UCRAINA: Ripresi i combattimenti, attaccata Marinka

Il fragile cessate-il-fuoco, siglato a seguito degli incontri di Minsk tenutisi il 13 febbraio scorso, sembra essere andato in pezzi. Scontri si sono registrati intorno alla città di Marinka, situata a 30 km da Donetsk, all’interno del territorio controllato dalle forze ucraine. Osservatori Osce segnalano l’ammassarsi di artiglieria e truppe intorno alla città che, nell’aprile 2014. era caduta in mano dei filorussi per poi essere riconquistata dalle forze ucraine regolari, in concerto con il Battaglione Azov, nell’agosto dello stesso anno.

--------------------

■ **Consegna 1**
Ricopia dall'articolo sugli scontri di Marinka il tratto che va da "UCRAINA: Ripresi i" fino a "dello stesso anno.".
■ **Consegna 2**
Secondo l'articolo sugli scontri di Marinka, a quanti chilometri da Donetsk si trova la città?
■ **Consegna 3**
Prosegui l'articolo sugli scontri di Marinka partendo dopo la sua ultima frase.

--------------------

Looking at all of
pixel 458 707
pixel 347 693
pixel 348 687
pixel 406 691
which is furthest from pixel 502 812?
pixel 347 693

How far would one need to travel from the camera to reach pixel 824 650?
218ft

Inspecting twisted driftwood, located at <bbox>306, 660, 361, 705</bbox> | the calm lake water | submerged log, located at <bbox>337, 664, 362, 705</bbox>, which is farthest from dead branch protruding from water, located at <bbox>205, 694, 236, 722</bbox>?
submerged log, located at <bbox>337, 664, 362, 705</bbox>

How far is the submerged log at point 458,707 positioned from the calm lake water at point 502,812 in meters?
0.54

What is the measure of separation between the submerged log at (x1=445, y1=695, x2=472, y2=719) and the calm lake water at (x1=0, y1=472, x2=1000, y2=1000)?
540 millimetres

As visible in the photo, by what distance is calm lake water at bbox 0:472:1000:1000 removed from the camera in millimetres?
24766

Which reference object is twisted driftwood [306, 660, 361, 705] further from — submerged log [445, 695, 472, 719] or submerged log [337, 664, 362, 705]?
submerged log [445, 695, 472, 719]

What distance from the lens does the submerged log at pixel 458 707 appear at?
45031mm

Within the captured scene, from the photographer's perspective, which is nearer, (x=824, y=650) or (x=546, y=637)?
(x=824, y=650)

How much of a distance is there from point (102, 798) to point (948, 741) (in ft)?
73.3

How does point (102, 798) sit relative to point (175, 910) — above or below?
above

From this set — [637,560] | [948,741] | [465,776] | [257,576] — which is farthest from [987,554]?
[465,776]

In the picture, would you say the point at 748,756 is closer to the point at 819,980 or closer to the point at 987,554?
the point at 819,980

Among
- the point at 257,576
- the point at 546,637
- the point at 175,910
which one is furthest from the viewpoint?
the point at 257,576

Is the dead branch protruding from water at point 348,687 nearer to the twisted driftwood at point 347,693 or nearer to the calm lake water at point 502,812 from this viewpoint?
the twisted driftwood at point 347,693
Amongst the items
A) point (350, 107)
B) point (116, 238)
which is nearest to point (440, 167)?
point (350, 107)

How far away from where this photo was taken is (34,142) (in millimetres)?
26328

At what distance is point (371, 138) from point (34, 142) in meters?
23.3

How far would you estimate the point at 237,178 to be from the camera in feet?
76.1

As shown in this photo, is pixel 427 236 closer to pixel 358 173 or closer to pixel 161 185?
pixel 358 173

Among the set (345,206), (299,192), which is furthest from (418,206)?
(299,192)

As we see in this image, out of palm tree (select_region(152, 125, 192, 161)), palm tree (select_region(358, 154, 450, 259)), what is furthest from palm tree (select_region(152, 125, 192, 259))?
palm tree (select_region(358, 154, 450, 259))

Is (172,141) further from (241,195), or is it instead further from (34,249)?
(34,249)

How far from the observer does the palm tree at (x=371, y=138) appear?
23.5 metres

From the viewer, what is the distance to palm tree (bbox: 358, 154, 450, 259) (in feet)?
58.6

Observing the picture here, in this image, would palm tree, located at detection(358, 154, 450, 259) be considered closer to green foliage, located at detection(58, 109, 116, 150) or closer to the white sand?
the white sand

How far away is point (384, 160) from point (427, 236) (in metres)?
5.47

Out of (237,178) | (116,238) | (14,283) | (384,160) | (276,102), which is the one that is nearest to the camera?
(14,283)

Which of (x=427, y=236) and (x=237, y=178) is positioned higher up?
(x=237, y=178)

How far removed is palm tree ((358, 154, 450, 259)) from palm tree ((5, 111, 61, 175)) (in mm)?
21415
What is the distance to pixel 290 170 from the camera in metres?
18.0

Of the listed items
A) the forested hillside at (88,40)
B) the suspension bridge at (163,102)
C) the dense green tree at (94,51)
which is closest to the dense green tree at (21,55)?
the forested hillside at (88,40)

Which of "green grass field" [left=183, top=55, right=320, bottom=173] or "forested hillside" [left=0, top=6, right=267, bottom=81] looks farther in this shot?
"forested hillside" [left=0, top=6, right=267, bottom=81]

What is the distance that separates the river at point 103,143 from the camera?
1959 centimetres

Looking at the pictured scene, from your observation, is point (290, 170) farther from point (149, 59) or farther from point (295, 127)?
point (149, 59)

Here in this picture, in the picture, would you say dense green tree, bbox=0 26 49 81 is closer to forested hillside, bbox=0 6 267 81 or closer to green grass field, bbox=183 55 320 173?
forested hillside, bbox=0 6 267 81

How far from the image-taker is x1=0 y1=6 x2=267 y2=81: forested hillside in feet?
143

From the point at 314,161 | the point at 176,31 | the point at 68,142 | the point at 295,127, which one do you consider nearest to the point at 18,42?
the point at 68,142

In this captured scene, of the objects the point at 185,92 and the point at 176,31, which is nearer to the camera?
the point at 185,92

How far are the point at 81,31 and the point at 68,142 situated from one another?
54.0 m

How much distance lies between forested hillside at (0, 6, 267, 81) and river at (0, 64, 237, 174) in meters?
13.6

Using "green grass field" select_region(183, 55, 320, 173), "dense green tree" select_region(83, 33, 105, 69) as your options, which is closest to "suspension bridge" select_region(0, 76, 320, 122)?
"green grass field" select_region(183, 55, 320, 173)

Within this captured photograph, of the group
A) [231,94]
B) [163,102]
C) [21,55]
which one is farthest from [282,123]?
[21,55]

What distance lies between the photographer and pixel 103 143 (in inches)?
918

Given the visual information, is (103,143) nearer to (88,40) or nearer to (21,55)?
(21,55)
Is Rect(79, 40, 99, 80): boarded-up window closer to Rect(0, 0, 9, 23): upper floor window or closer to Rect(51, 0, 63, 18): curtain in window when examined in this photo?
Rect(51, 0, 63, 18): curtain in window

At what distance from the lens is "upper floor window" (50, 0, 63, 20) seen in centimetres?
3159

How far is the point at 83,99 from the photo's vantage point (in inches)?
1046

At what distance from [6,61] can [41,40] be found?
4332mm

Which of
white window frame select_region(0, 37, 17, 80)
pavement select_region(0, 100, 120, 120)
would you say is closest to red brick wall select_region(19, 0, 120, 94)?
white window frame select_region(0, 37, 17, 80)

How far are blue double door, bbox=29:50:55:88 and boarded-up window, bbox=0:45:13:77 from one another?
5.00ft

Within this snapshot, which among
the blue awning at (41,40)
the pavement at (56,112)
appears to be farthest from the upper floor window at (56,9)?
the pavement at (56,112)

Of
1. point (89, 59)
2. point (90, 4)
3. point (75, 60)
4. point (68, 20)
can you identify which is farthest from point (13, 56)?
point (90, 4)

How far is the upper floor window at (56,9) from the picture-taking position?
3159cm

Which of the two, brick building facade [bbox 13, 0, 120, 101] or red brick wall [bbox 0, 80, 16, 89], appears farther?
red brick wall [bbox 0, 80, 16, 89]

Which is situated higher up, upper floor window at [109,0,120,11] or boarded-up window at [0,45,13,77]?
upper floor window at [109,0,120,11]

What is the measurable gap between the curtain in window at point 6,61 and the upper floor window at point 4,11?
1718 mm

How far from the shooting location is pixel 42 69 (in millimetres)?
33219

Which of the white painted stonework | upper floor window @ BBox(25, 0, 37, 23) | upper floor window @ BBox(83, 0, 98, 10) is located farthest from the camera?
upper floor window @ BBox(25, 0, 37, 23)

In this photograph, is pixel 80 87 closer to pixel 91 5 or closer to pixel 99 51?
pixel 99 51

--------------------

■ **Risposta 1**
UCRAINA: Ripresi i combattimenti, attaccata Marinka

Il fragile cessate-il-fuoco, siglato a seguito degli incontri di Minsk tenutisi il 13 febbraio scorso, sembra essere andato in pezzi. Scontri si sono registrati intorno alla città di Marinka, situata a 30 km da Donetsk, all’interno del territorio controllato dalle forze ucraine. Osservatori Osce segnalano l’ammassarsi di artiglieria e truppe intorno alla città che, nell’aprile 2014. era caduta in mano dei filorussi per poi essere riconquistata dalle forze ucraine regolari, in concerto con il Battaglione Azov, nell’agosto dello stesso anno.

■ **Risposta 2**
A 30 km da Donetsk.

■ **Risposta 3**
I separatisti hanno dichiarato di avere reagito a un lancio di bombe sulle loro posizioni effettuato dalle forze ucraine che avrebbe lasciato sul terreno sedici miliziani filorussi e cinque civili A Kiev, il presidente Poroshenko ha accusato i separatisti di avere violato la tregua e ha segnalato la presenza di novemila separatisti alle porte della città. Ha inoltre dichiarato che cinque soldati ucraini sono già morti negli scontri. Come sempre, le due parti si accusano a vicenda di quanto accaduto.

Il cessate il fuoco sottoscritto a febbraio nell’ambito degli accordi di Minsk II vietava l’artiglieria pesante nel raggio di 50 chilometri della cosiddetta “linea di contatto”. L’esercito ucraino ha informato l’Osce che sposterà l’artiglieria pesante proprio verso la linea di contatto per affrontare la “minaccia reale” posta dagli scontri a Marinka. Se la situazione è tornata a degenerare è colpa dei “tentativi” di Kiev “di destabilizzare la situazione e creare tensioni”, ribatte dal canto suo il portavoce del Cremlino, Dmitri Peskov.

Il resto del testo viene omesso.